Durante esses 6 anos em comunidade, produzi várias iniciativas tanto presenciais quanto online com a ajuda de diversas pessoas e organizações, incluindo empresas e faculdades. Porém, gostaria de enfatizar que, embora algumas atividades online possam ser realizadas independentemente, as iniciativas presenciais muitas vezes dependem do apoio de empresas e instituições que possam fornecer espaços e recursos como coffee break, por exemplo.

Algumas empresas de tecnologia têm o hábito de receber comunidades para realizar meetups. Nos últimos anos, utilizei auditórios, laboratórios e salas de várias empresas em Brasília e São Paulo para realizar meetups e oficinas das comunidades das quais faço parte. Para isso, é necessário ter uma rede de contatos que possa ajudar a abrir portas para esses eventos. Portanto, é importante exercitar o networking e pedir ajuda para pessoas que trabalham nesses locais.

Se você precisa de um espaço para realizar um evento, pode ser útil publicar um pedido de ajuda no LinkedIn ou Twitter, pedindo indicações de empresas que oferecem esse tipo de apoio para eventos da comunidade. Além disso, é interessante conhecer onde os meetups da sua região costumam acontecer. Conecte-se com esses grupos e veja como as pessoas organizadoras criam esses eventos.

Ao entrar em contato com uma empresa para solicitar apoio para a sua comunidade, é importante ter um material de apresentação pronto. Na SysAdminas, temos um media kit disponível em nosso site, no qual descrevemos o tipo de apoio que buscamos e o que podemos oferecer em troca para as empresas. Por exemplo, podemos buscar apoio para hospedar nossos meetups presenciais, brindes e coffee break, e, em troca, podemos oferecer a divulgação desse apoio nas redes sociais ou até mesmo a divulgação de vagas da empresa para a nossa comunidade.

Mensure o seu impacto

Como já mencionei anteriormente, o trabalho em comunidade é voluntário e, para mim em particular, é parte do meu salário emocional, algo que faço com prazer e que me motiva a continuar na área de tecnologia. No entanto, demorei a entender a importância de medir todo o meu esforço e, por isso, gostaria de destacar a importância desse aspecto.
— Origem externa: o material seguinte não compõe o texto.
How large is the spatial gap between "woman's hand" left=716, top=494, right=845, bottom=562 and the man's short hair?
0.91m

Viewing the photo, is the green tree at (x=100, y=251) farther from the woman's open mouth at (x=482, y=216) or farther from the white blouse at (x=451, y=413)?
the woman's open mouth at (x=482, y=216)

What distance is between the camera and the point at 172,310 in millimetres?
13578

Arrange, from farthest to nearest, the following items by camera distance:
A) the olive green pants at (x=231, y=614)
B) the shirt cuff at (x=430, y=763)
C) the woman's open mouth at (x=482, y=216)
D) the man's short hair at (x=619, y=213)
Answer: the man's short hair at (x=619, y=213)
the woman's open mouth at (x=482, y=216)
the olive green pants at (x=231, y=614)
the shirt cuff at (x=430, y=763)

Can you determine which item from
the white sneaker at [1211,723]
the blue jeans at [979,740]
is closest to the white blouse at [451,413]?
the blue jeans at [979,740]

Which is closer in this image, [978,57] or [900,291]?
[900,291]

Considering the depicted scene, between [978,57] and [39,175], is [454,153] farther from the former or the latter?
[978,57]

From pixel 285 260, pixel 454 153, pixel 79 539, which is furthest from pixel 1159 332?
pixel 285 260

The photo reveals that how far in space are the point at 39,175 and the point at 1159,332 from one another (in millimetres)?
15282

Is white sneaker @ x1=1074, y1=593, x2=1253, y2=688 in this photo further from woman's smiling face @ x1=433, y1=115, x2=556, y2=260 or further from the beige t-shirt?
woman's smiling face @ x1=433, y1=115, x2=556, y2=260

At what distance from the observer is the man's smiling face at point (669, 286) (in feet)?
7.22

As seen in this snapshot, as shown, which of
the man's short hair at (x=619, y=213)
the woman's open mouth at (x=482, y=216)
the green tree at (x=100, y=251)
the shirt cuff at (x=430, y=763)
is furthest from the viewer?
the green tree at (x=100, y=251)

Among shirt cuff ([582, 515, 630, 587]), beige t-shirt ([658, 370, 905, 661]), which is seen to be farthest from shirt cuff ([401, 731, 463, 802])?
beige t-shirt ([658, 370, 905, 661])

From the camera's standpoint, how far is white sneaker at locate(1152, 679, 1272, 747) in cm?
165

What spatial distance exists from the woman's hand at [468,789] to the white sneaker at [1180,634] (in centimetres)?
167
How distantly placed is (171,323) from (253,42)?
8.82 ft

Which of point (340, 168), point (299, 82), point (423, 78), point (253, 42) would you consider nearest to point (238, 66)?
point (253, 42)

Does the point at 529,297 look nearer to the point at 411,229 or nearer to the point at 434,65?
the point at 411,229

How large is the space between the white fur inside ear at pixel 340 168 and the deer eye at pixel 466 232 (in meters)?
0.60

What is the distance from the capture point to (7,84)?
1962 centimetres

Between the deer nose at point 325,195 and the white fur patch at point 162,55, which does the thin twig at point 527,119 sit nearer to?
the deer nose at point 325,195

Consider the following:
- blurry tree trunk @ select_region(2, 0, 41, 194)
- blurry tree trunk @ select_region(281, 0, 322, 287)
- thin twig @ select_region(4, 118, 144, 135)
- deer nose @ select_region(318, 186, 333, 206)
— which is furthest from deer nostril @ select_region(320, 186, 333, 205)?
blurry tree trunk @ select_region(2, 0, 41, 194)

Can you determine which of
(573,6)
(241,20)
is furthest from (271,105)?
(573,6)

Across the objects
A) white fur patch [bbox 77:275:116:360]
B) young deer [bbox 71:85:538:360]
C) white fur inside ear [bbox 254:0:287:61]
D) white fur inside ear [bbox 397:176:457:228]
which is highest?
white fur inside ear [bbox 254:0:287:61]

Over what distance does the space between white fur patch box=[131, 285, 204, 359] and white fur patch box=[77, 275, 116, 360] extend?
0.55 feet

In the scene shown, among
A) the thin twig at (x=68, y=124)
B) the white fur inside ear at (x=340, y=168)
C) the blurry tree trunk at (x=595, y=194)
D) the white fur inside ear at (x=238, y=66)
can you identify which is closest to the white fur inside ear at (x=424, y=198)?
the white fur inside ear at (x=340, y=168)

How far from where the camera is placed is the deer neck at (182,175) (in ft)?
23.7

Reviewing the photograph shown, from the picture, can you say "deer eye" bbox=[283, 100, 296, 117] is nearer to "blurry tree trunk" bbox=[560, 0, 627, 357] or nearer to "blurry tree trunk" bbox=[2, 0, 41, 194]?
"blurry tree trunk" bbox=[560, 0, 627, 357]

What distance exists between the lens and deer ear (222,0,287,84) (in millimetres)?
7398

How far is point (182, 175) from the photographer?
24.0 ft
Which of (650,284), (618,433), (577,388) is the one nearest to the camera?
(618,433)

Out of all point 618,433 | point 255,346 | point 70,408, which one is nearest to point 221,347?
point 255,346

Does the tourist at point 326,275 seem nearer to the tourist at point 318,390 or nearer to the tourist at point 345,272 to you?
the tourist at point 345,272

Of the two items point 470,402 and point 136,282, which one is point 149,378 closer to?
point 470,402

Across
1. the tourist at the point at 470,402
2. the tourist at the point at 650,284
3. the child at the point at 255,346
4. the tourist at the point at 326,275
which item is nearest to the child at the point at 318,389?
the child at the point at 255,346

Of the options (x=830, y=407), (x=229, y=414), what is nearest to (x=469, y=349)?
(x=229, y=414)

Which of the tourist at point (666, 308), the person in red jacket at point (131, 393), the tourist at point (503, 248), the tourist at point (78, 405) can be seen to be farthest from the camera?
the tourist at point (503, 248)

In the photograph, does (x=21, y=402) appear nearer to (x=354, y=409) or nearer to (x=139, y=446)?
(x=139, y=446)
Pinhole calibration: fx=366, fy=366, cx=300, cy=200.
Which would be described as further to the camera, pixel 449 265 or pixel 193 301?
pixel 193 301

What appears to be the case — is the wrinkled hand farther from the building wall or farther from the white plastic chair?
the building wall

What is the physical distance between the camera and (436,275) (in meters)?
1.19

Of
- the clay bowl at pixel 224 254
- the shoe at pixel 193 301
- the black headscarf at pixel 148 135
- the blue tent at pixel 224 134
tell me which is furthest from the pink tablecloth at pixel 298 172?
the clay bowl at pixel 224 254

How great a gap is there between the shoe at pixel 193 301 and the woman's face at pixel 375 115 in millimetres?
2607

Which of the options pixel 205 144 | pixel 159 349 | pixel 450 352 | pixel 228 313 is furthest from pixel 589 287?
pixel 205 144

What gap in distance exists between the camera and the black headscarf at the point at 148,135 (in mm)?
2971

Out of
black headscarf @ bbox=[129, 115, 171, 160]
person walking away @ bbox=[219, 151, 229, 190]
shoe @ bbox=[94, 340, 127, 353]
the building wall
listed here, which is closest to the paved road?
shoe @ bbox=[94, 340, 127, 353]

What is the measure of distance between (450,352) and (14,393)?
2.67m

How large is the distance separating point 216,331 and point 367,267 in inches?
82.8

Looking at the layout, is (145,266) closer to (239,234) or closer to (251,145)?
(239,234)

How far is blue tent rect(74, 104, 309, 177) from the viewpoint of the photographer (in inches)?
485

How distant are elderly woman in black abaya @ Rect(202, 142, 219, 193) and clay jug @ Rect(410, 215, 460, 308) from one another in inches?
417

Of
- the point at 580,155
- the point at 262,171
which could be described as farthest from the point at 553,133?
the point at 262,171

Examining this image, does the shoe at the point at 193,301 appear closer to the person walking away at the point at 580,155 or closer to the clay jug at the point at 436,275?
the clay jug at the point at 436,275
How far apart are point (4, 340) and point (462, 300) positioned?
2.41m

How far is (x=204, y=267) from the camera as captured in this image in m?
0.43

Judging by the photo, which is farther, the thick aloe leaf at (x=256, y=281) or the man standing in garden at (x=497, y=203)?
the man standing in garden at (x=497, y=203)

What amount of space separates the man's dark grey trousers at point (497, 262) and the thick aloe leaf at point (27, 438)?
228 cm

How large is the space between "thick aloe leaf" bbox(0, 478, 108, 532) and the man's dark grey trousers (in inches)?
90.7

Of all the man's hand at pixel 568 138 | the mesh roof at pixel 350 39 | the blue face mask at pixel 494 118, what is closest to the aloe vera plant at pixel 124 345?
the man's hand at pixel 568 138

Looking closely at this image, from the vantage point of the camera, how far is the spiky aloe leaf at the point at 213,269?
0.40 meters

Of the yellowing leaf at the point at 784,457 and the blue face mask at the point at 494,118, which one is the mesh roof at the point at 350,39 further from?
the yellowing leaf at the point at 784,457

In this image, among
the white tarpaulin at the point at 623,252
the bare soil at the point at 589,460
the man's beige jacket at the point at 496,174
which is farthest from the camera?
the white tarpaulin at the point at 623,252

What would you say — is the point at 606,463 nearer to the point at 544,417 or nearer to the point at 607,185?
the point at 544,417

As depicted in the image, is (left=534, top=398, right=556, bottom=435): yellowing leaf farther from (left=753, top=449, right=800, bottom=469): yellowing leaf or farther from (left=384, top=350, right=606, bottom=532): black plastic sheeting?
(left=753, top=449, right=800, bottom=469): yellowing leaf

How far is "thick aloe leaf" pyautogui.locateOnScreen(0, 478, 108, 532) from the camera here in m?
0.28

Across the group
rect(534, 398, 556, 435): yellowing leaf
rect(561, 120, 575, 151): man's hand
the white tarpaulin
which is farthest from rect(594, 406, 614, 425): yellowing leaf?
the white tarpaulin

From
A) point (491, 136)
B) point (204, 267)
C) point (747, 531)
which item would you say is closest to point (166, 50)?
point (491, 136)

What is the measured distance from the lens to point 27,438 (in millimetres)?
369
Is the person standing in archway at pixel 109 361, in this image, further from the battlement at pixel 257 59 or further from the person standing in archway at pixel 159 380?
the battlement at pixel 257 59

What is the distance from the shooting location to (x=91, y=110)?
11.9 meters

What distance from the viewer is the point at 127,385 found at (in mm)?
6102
Recomendo que você busque controlar e medir de alguma forma as atividades que a sua comunidade realiza. Algumas métricas interessantes incluem a quantidade de eventos produzidos, a quantidade de artigos escritos no blog, a quantidade de seguidores nas redes sociais e a quantidade de pessoas que participaram dos seus eventos. Também colete feedbacks das pessoas que participam das suas iniciativas, pois eles sempre podem servir como exemplos reais do impacto do seu grupo.

Para consolidar essas métricas, pode ser interessante criar um relatório de impacto ao final de cada ano. De novo, são métricas simples, mas que podem ajudá-lo a conhecer melhor o seu público, o seu trabalho e o seu impacto no mundo. Não se preocupe em ter grandes números, mas foque em fazer o seu melhor e mensurar o impacto do seu grupo. Essas informações podem ser usadas, por exemplo, para atrair mais apoiadores, sejam empresas ou indivíduos, e também podem servir como referência para aplicar em premiações, por exemplo.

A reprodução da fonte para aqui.